__TASK DIRECTIONS__
Copy out every row below word for word, omitting the pictures.
________________________________________
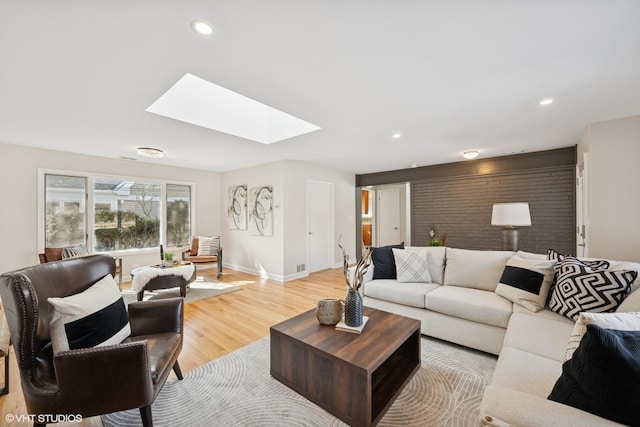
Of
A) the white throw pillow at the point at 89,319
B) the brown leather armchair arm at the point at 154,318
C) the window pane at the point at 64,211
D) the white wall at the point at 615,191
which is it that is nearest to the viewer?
the white throw pillow at the point at 89,319

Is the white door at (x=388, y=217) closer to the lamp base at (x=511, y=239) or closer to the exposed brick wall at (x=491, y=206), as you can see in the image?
the exposed brick wall at (x=491, y=206)

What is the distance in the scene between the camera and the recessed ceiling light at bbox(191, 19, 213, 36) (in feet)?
4.86

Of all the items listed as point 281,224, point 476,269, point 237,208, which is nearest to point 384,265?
point 476,269

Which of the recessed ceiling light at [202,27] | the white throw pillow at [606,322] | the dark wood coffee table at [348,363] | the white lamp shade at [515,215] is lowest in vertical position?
the dark wood coffee table at [348,363]

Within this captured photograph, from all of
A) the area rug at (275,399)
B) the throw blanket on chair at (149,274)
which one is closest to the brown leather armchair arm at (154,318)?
the area rug at (275,399)

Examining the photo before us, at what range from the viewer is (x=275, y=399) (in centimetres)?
179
________________________________________
__SOLVED EXERCISE__
Of
A) the white throw pillow at the point at 89,319
B) the brown leather armchair arm at the point at 154,318
C) the window pane at the point at 64,211
D) the white wall at the point at 615,191
which is it that is nearest to the viewer?
the white throw pillow at the point at 89,319

Is the white door at (x=388, y=217) closer to the lamp base at (x=511, y=239) or closer to the exposed brick wall at (x=491, y=206), as you can see in the image?
the exposed brick wall at (x=491, y=206)

What is the distance in the scene between the camera and the recessed ceiling light at bbox(191, 19, 213, 36) (in feet)?
4.86

Of all the items listed as point 281,224, point 476,269, point 237,208, which is nearest to point 384,265?
point 476,269

Which of the recessed ceiling light at [202,27] | the white throw pillow at [606,322] | the dark wood coffee table at [348,363] | the white lamp shade at [515,215] is lowest in vertical position?
the dark wood coffee table at [348,363]

Within this captured photograph, from all of
A) the area rug at (275,399)
B) the throw blanket on chair at (149,274)
which one is closest to the brown leather armchair arm at (154,318)?
the area rug at (275,399)

Examining the photo before us, at what range from the viewer is (x=275, y=399) (in centimetres)?
179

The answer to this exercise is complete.